===== SOURCE EXTRACT =====

Researchers unveil possible breakthrough treatment for Tay-Sachs
Infants with degenerative genetic disease who underwent experimental gene therapy treatment show preliminary evidence of clinical stabilization
Researchers at the University of Massachusetts have unveiled a possible breakthrough in treating Tay-Sachs disease, a neurodegenerative genetic disorder that predominantly afflicts Ashkenazi Jews.
Preliminary data from a clinical trial presented at a conference in Barcelona last week showed that a new medicine in development successfully slowed the rate of the rapidly spreading disease in two infant patients.
UMass medical school dean Dr. Terence R. Flotte said the new gene therapy appeared to stabilize their condition with no negative effects, particularly the younger of the two, a 7-month-old baby girl suffering from infantile Tay-Sachs.
“It seems right now that she’s not degenerating,” Flotte told public radio station WBUR on Thursday. “But I would say it’s too early to say that definitively.”
Flotte said that based on the encouraging results of the infant’s MRI scans, a full clinical trial in conjunction with the Axovant pharmaceutical company would commence in the near future.
Editor-in-Chief Terry Flotte presents data on first gene therapy trial for Tay-Sachs disease#ESGCT19 pic.twitter.com/F7YjWp6Gsv
— Human Gene Therapy (@HGTJournal) October 23, 2019
Flotte underscored the treatment is complicated and dangerous as it requires the vector (a lab-engineered virus) to be injected directly into the patient’s brain.
According to Flotte, the UMass trial marked the first time human patients were injected directly into the thalamus. He said previous studies that featured similar intra-thalamic injections were only performed on sheep, cats and mice.
“It is somewhat risky, but when you’re dealing with the infantile form of Tay-Sachs, it’s so tragic that it warrants a rather risky approach,” he said.
“This innovative delivery could overcome one of the primary challenges for developing treatments for Tay-Sachs, Sandhoff and many other severe pediatric genetic disorders, providing much needed hope for these families.”
Tay-Sachs disease is a rare, fatal genetic disorder that progressively destroys nerve cells in the brain and spinal cord.
In most cases the disease becomes apparent in infants around three to six months of age, when their development slows and muscles weaken. Infants at first lose the ability to turn over, sit and crawl, and then experience seizures, vision and hearing loss, intellectual disability, and paralysis.
Babies born with Tay-Sachs usually die by the age of 4.
Tay-Sachs is fairly rare in the general population. However the condition is more common among certain groups — including Ashkenazi Jews, the Old Order Amish in Pennsylvania and the Cajun community of Louisiana.
According to the National Organization for Rare Disorders, one in 30 Ashkenazi Jews is a recessive carrier of the mutated gene.
Up until the 1970s when screenings for genetic disorders were introduced, 50 to 60 Jewish children in the US and Canada were born with the fatal disease each year.
The number has seen a steep decline since then thanks to medical advancement and community activism that brought screening for the disease into synagogues, Jewish community centers and, eventually, routine medical care.
As of 2017, NORD said that that about 1 in 3,600 live births in the North America Ashekanzi community was affected.

===== EXERCISE DATA =====

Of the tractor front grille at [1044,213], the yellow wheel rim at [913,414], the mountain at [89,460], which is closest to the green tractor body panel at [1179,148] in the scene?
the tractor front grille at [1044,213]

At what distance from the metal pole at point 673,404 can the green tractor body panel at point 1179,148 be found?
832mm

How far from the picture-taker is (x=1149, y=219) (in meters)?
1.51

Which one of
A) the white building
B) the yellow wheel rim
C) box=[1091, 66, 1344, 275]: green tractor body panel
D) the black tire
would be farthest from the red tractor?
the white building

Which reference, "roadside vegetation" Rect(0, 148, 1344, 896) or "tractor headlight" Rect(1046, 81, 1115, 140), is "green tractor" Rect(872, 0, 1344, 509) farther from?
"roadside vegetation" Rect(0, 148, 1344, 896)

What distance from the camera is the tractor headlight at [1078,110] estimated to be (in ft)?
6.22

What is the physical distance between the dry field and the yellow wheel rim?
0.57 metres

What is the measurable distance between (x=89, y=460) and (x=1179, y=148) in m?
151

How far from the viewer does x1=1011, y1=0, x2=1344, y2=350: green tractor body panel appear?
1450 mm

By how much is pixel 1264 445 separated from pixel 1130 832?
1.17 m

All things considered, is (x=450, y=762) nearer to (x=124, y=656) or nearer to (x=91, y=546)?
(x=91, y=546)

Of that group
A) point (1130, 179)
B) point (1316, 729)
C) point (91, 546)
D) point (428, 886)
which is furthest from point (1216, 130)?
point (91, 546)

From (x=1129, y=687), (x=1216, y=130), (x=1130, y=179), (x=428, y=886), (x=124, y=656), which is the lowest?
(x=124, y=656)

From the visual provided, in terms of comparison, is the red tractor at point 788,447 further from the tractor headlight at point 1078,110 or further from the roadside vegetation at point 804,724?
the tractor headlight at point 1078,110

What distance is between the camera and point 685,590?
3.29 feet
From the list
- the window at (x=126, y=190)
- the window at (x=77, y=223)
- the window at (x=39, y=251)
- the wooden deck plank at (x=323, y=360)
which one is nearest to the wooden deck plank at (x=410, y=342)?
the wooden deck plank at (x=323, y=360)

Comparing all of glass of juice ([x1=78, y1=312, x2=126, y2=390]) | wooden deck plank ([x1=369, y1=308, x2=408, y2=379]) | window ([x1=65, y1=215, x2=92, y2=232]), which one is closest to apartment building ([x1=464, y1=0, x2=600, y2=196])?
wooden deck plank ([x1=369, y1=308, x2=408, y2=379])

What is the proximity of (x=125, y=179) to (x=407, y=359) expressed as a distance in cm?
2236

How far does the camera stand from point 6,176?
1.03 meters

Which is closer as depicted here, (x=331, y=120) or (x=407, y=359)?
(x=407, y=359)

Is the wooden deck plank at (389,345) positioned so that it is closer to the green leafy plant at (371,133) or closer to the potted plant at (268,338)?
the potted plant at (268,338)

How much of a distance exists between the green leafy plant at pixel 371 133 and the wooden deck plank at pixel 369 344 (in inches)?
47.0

=====

**WHAT THE EXERCISE ASKS**
Please state, from the Tay-Sachs article, the age by which babies born with Tay-Sachs usually die. The records are not needed here.

**RESPONSE TO THE EXERCISE**
By the age of 4.